Week 3: Exploring Overfitting in NLP
Welcome to this assignment! During this week you saw different ways to handle sequence-like data. You saw how some Keras' layers such as GRU, Conv and LSTM can be used to tackle problems in this space. Now you will put this knowledge into practice by creating a model architecture that does not overfit.
For this assignment you will be using a variation of the Sentiment140 dataset, which contains 1.6 million tweets alongside their respective sentiment (0 for negative and 4 for positive).
You will also need to create the helper functions very similar to the ones you coded in previous assignments pre-process data and to tokenize sentences. However the objective of the assignment is to find a model architecture that will not overfit.
Let's get started!
import csv
import random
import pickle
import numpy as np
import tensorflow as tf
from tensorflow.keras.preprocessing.text import Tokenizer
from tensorflow.keras.preprocessing.sequence import pad_sequences
import matplotlib.pyplot as plt
from scipy.stats import linregress
Defining some useful global variables
Next you will define some global variables that will be used throughout the assignment.

**DATA EXCERPT:**
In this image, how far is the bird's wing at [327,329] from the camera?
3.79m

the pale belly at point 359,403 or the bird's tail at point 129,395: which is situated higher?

**WHAT NEEDS TO BE DONE:** Carry on with the NLP overfitting assignment from the point where it stops.

**IN RESPONSE:**
- EMBEDDING_DIM: Dimension of the dense embedding, will be used in the embedding layer of the model. Defaults to 100.
- MAXLEN: Maximum length of all sequences. Defaults to 16.
- TRUNCATING: Truncating strategy (truncate either before or after each sequence.). Defaults to 'post'.
- PADDING: Padding strategy (pad either before or after each sequence.). Defaults to 'post'.
- OOV_TOKEN: Token to replace out-of-vocabulary words during text_to_sequence calls. Defaults to "\<OOV>".
- MAX_EXAMPLES: Max number of examples to use. Defaults to 160000 (10% of the original number of examples)
- TRAINING_SPLIT: Proportion of data used for training. Defaults to 0.9
For now leave them unchanged but after submitting your assignment for grading you are encouraged to come back here and play with these parameters to see the impact they have in the classification process.
EMBEDDING_DIM = 100
MAXLEN = 16
TRUNCATING = 'post'
PADDING = 'post'
OOV_TOKEN = "<OOV>"
MAX_EXAMPLES = 160000
TRAINING_SPLIT = 0.9
Explore the dataset
The dataset is provided in a csv file.
Each row of this file contains the following values separated by commas:
- target: the polarity of the tweet (0 = negative, 4 = positive)
- ids: The id of the tweet
- date: the date of the tweet
- flag: The query. If there is no query, then this value is NO_QUERY.
- user: the user that tweeted
- text: the text of the tweet
Take a look at the first two examples:
SENTIMENT_CSV = "./data/training_cleaned.csv"
with open(SENTIMENT_CSV, 'r') as csvfile:
print(f"First data point looks like this:\n\n{csvfile.readline()}")
print(f"Second data point looks like this:\n\n{csvfile.readline()}")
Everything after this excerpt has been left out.